THE PROBLEM » Copy every line from the one that holds "In this picture, which" to the end of the records below, exactly and with nothing else, but without any pictures.

(Image-linked spatial questions)

>> begin

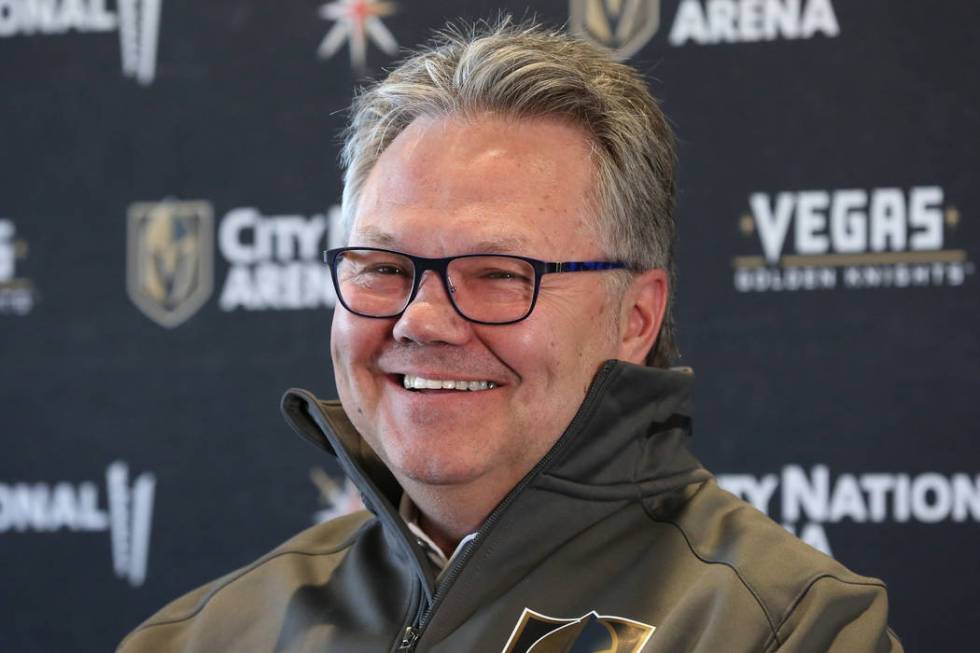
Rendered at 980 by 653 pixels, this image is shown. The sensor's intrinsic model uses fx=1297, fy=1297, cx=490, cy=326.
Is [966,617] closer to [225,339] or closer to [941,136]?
[941,136]

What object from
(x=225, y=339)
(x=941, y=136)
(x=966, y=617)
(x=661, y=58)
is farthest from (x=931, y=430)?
(x=225, y=339)

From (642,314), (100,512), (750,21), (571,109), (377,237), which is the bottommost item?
(100,512)

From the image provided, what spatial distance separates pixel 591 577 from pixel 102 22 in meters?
1.61

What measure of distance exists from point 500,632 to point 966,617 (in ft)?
3.50

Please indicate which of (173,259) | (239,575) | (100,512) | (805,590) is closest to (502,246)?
(805,590)

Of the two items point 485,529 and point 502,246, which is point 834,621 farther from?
point 502,246

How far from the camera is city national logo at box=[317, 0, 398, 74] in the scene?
2.35 m

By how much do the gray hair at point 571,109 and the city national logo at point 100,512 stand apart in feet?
3.55

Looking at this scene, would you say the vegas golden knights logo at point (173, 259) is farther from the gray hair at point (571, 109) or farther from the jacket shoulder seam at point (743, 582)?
the jacket shoulder seam at point (743, 582)

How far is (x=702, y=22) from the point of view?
2.22 m

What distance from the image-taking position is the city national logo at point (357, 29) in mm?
2346

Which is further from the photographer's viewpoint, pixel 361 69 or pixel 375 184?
pixel 361 69

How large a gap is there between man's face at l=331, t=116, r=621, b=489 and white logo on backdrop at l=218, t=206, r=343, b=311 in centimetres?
93

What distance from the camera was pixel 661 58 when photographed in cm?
224
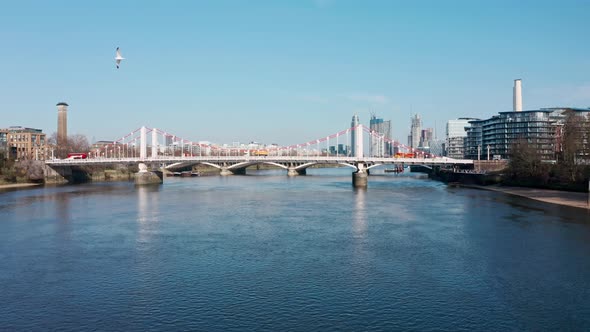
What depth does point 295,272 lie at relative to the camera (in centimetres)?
1273

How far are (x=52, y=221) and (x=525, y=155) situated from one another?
34734mm

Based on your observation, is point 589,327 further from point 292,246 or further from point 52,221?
point 52,221

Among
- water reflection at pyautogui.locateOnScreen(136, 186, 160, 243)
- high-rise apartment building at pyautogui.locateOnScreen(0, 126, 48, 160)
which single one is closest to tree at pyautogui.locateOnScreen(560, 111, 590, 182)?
water reflection at pyautogui.locateOnScreen(136, 186, 160, 243)

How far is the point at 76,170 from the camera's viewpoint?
58.8 metres

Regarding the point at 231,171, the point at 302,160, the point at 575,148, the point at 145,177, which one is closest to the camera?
the point at 575,148

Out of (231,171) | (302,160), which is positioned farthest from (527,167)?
(231,171)

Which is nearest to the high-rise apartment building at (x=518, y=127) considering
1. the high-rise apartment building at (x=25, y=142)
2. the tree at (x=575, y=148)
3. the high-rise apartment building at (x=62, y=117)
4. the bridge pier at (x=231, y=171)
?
the tree at (x=575, y=148)

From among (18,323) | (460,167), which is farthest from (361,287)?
(460,167)

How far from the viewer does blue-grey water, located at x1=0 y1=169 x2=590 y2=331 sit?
31.1ft

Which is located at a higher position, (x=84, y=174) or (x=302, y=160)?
(x=302, y=160)

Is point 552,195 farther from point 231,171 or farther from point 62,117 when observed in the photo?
point 62,117

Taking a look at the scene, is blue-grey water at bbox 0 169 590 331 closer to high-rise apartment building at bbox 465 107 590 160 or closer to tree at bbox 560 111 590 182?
tree at bbox 560 111 590 182

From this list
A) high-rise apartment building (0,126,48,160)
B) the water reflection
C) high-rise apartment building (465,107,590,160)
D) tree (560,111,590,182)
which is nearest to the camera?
the water reflection

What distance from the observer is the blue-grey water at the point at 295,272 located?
9469 mm
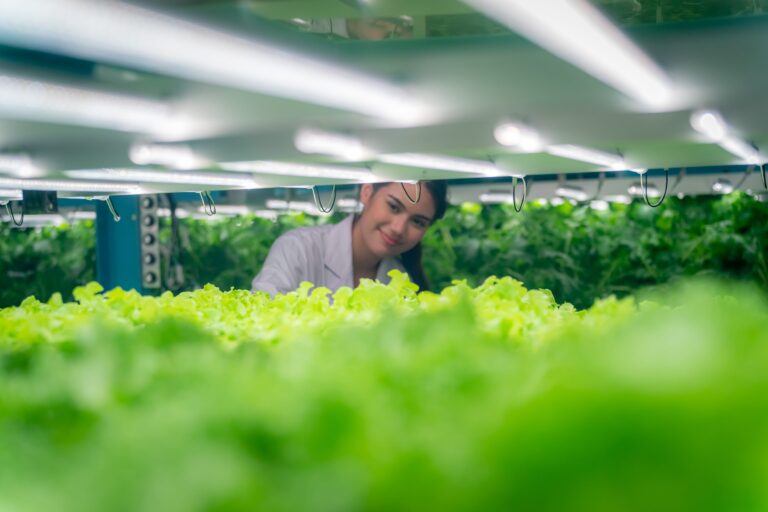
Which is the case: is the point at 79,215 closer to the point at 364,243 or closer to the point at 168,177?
the point at 364,243

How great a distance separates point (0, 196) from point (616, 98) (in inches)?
159

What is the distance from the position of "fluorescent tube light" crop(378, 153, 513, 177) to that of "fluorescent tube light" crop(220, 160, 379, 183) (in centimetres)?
40

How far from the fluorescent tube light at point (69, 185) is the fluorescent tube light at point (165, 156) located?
109 cm

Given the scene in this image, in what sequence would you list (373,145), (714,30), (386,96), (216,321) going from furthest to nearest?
1. (373,145)
2. (714,30)
3. (386,96)
4. (216,321)

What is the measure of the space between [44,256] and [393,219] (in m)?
8.39

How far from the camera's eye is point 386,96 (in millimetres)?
2758

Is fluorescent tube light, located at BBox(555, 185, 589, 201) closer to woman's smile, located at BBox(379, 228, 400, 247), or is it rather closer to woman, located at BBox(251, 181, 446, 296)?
woman, located at BBox(251, 181, 446, 296)

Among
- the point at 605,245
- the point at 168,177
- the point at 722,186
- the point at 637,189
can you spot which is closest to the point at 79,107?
the point at 168,177

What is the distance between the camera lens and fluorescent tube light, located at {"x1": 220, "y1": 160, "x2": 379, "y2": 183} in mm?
4091

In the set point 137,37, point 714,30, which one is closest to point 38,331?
point 137,37

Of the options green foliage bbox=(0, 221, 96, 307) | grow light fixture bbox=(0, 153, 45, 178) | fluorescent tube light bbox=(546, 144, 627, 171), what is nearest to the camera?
grow light fixture bbox=(0, 153, 45, 178)

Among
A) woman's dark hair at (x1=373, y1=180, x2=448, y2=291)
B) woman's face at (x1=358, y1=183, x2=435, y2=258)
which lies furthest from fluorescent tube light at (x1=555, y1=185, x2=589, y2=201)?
woman's face at (x1=358, y1=183, x2=435, y2=258)

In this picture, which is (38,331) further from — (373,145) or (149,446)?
(373,145)

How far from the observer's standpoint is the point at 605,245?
10211mm
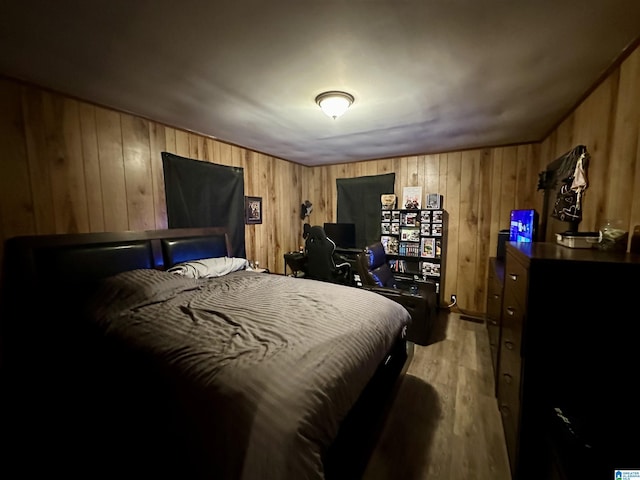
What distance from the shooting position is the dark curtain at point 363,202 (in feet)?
13.8

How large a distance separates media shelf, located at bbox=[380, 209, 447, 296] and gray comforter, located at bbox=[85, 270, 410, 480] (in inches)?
72.1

>> end

EXERCISE RESPONSE »
In this picture, which is (38,331) further from — (373,145) or (149,446)?
(373,145)

How far from the observer's standpoint is the point at 605,245?
10211mm
What distance from the shooting position is the dark curtain at point 363,202 (in feet)?
13.8

How large a distance separates media shelf, located at bbox=[380, 209, 447, 296] and gray comforter, located at bbox=[85, 270, 410, 480] (in inches)?
72.1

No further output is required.